_ACTIVITY_
The pictures stay out; all of the data is to be printed exactly.

_PROVIDED DATA_
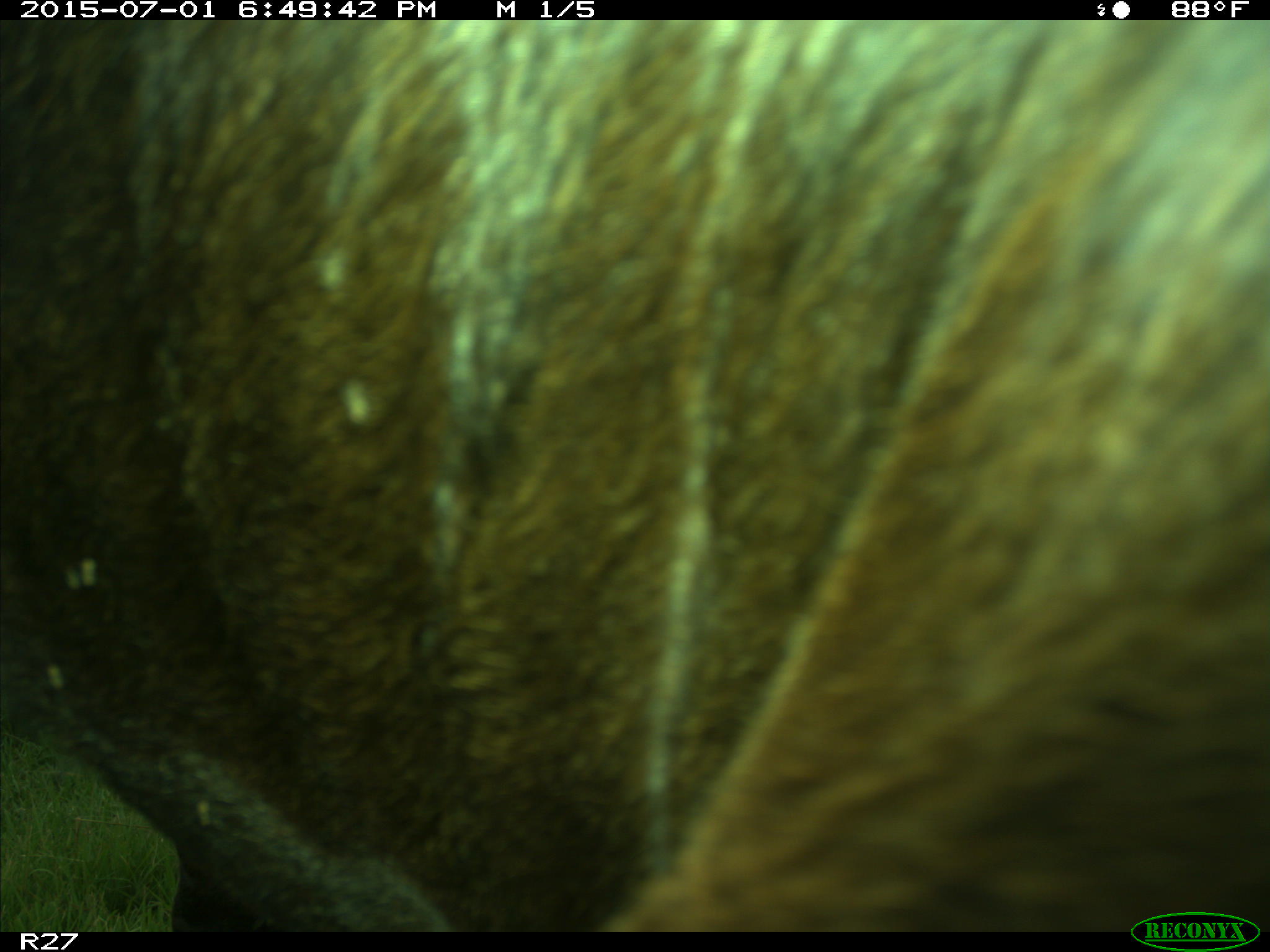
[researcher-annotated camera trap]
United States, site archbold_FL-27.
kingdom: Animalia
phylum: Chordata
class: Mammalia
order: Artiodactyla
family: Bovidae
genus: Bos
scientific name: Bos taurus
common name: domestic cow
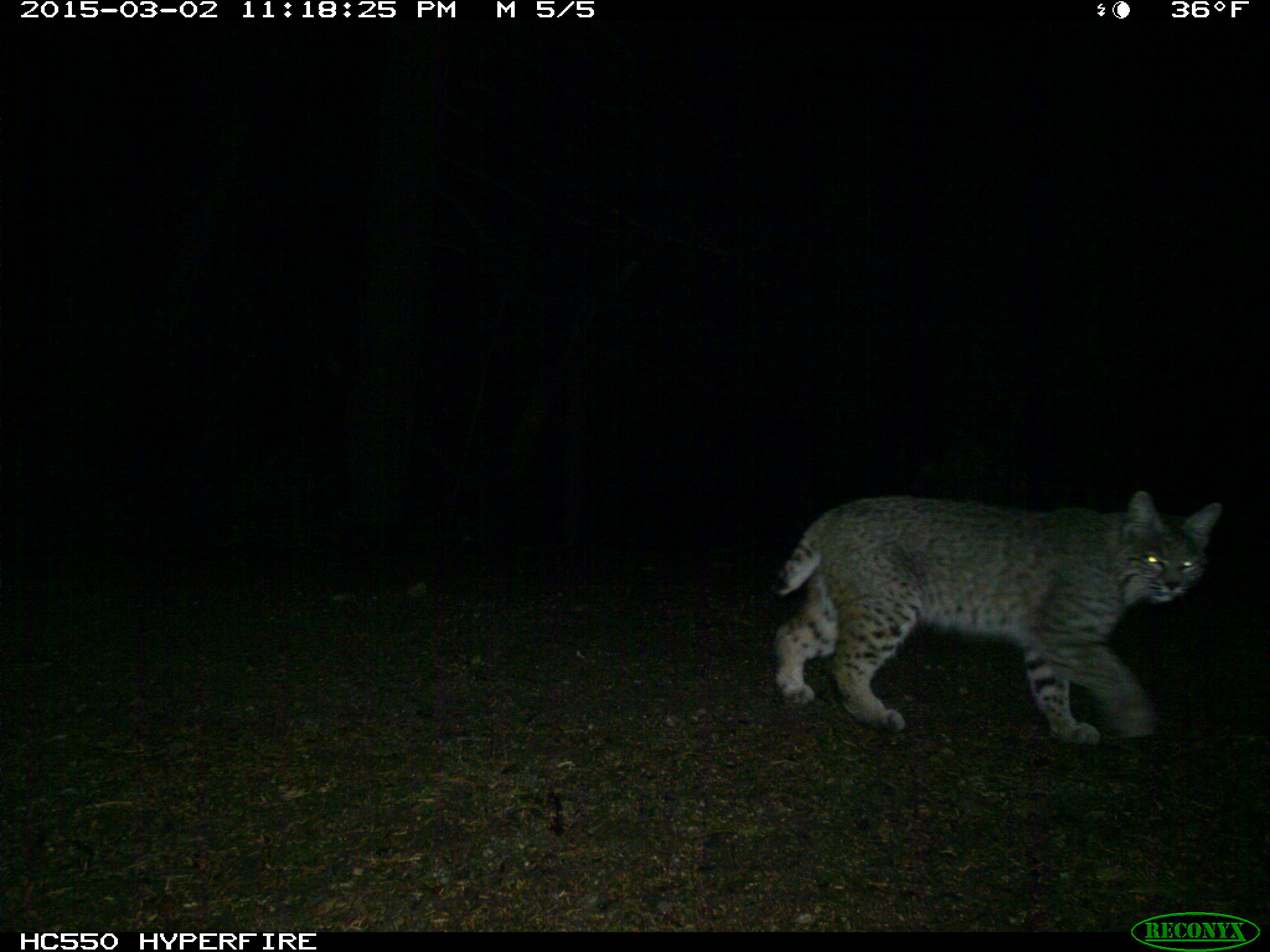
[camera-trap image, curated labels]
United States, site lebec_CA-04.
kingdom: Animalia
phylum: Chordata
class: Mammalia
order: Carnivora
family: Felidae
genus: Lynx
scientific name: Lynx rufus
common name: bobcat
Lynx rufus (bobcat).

_WRITTEN ANSWER_
[researcher-annotated camera trap]
United States, site archbold_FL-27.
kingdom: Animalia
phylum: Chordata
class: Mammalia
order: Artiodactyla
family: Bovidae
genus: Bos
scientific name: Bos taurus
common name: domestic cow
[camera-trap image, curated labels]
United States, site lebec_CA-04.
kingdom: Animalia
phylum: Chordata
class: Mammalia
order: Carnivora
family: Felidae
genus: Lynx
scientific name: Lynx rufus
common name: bobcat
Lynx rufus (bobcat).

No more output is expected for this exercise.